Dirty work, by its very nature, is simultaneously everywhere and, by design, invisible, from our dinner plates to our cell phones. The more aware of it we are, the better chance we have of preserving our way of life, and likely, in the end, our portfolios as well. Mr. Press is a truly gifted journalist and prose craftsman; Dirty Work compels and outrages in the same way as Ida Tarbell’s The History of the Standard Oil Company and Upton Sinclair’s The Jungle (the latter also about the meatpacking industry.)
Tarbell’s book brought about the breakup of Rockefeller’s behemoth; more relevantly, The Jungle almost single-handedly midwifed the FDA. This, of course, was not Sinclair’s primary goal, which was to highlight the plight of meatpacking workers, causing him to lament, “I aimed at the public’s heart, and by accident I hit it in the stomach.” With his sharp prose, Mr. Press strikes both.
William J. Bernstein is a neurologist, co-founder of Efficient Frontier Advisors, an investment management firm, and has written several titles on finance and economic history.
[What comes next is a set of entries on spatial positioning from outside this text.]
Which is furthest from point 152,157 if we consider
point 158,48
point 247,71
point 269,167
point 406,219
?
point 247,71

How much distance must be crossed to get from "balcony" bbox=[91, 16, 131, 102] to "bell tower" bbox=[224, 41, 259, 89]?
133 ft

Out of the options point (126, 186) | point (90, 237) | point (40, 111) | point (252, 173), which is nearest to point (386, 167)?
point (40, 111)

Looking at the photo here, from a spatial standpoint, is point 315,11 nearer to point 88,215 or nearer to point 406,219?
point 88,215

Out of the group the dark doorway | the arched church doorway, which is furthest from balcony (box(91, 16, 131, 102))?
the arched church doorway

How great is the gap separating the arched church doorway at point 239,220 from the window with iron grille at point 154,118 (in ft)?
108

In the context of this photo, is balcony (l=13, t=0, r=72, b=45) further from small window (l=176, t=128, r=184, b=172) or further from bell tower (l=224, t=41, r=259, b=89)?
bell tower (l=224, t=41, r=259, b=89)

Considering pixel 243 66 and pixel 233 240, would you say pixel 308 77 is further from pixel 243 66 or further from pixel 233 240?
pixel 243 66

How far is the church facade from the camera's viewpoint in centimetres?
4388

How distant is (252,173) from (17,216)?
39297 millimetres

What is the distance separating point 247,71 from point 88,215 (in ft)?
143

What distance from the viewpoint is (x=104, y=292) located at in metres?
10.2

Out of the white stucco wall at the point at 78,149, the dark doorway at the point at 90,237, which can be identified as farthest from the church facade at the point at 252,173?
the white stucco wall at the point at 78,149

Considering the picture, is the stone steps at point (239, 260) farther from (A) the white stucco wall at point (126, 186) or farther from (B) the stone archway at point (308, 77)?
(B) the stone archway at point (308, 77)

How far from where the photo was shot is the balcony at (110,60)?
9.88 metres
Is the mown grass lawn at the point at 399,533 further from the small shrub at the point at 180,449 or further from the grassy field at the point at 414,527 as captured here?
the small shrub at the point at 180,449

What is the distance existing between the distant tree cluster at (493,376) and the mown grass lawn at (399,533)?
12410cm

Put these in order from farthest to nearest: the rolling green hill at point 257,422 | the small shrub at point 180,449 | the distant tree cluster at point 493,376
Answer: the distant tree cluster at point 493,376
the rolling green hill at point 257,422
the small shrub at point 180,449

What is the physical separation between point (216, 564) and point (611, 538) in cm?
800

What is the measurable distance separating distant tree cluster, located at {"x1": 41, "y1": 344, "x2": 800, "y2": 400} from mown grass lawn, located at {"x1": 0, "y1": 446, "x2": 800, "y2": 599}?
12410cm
He has contributed to the peer-reviewed finance literature and has written for several national publications, including Money Magazine and The Wall Street Journal. He has produced several finance titles, and four volumes of history, The Birth of Plenty, A Splendid Exchange, Masters of the Word, and The Delusions of Crowds about, respectively, the economic growth inflection of the early 19th century, the history of world trade, the effects of access to technology on human relations and politics, and financial and religious mass manias. He was also the 2017 winner of the James R. Vertin Award from CFA Institute.